Although the movement Ms. Cooper helped start in the 1970s and '80s was often described as a Yiddish revival, less sentimental observers acknowledged that a true revival of the spoken language among secular Jews was unlikely, given that people who had learned it in their homes, such as Holocaust survivors and children of turn-of-the-century Jewish immigrants, were dying out. But because of the teaching and organizational work of Ms. Cooper and a handful of others, klezmer has become a popular current of the music mainstream and Yiddish courses are given at scores of colleges.
"She was in a way the mother of the revival," said her friend Alicia Svigals, a klezmer violinist.

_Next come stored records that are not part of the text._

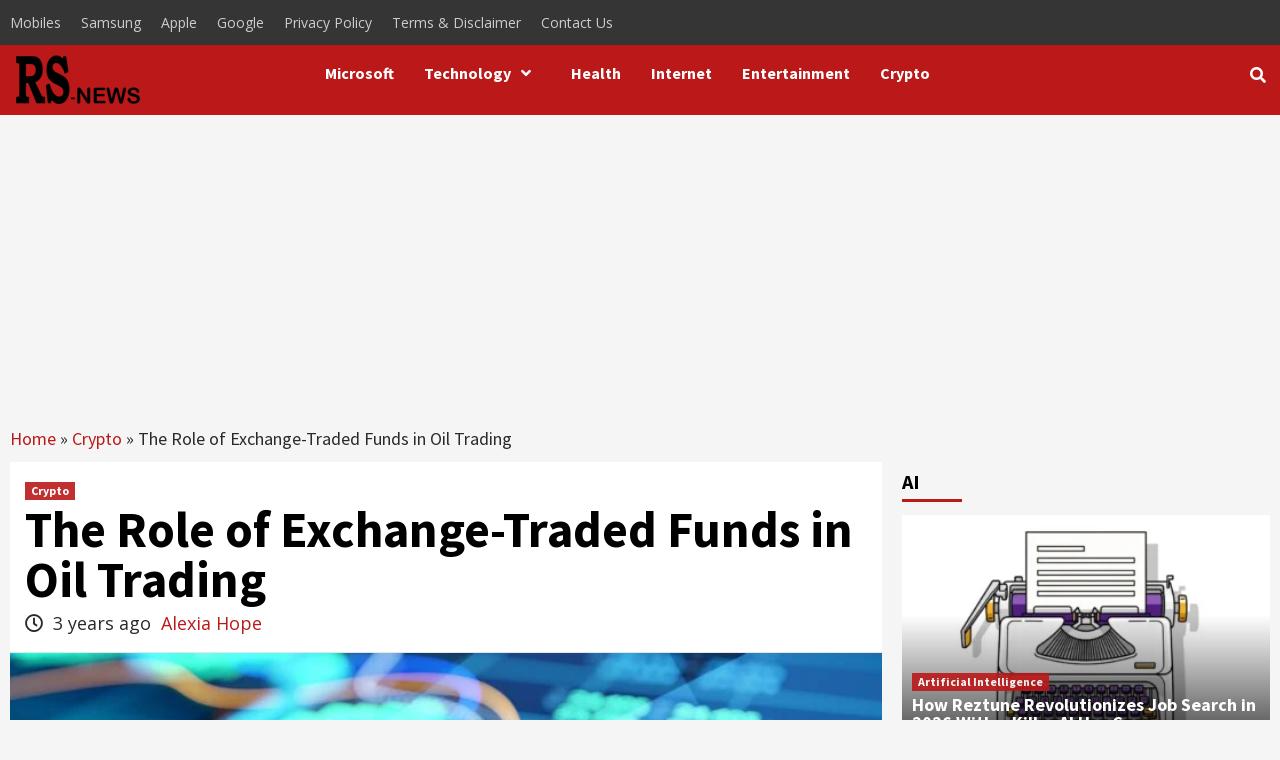

--- FILE ---
content_type: text/html; charset=utf-8
request_url: https://www.google.com/recaptcha/api2/aframe
body_size: 267
content:
<!DOCTYPE HTML><html><head><meta http-equiv="content-type" content="text/html; charset=UTF-8"></head><body><script nonce="WwkWklaucrMR_7xGi_h1SQ">/** Anti-fraud and anti-abuse applications only. See google.com/recaptcha */ try{var clients={'sodar':'https://pagead2.googlesyndication.com/pagead/sodar?'};window.addEventListener("message",function(a){try{if(a.source===window.parent){var b=JSON.parse(a.data);var c=clients[b['id']];if(c){var d=document.createElement('img');d.src=c+b['params']+'&rc='+(localStorage.getItem("rc::a")?sessionStorage.getItem("rc::b"):"");window.document.body.appendChild(d);sessionStorage.setItem("rc::e",parseInt(sessionStorage.getItem("rc::e")||0)+1);localStorage.setItem("rc::h",'1769759868153');}}}catch(b){}});window.parent.postMessage("_grecaptcha_ready", "*");}catch(b){}</script></body></html>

Ms. Cooper, blessed with a lush, expressive mezzo-soprano and a crusader's fervor, shepherded dozens of young performers into Yiddish music and its bedrock culture.
She was one of the two founders of KlezKamp, which since 1985 has convened annually in late December in the Catskills and become an incubator of klezmer musicians like the clarinetist Michael Winograd and a floating academy of Yiddish culture.
Ms. Cooper was an inveterate performer, singing about vagabond peddlers, Hasidic masters, even gefilte fish. As an ardent feminist, she often sang about the struggles of women.
Ms. Cooper was born in Oakland, Calif., into an English-speaking household. But she was surrounded by Jewish music - her mother, Buni, performed in opera and musical theater, her grandfather was a synagogue prayer leader, and her grandmother made wax discs of Yiddish folk songs.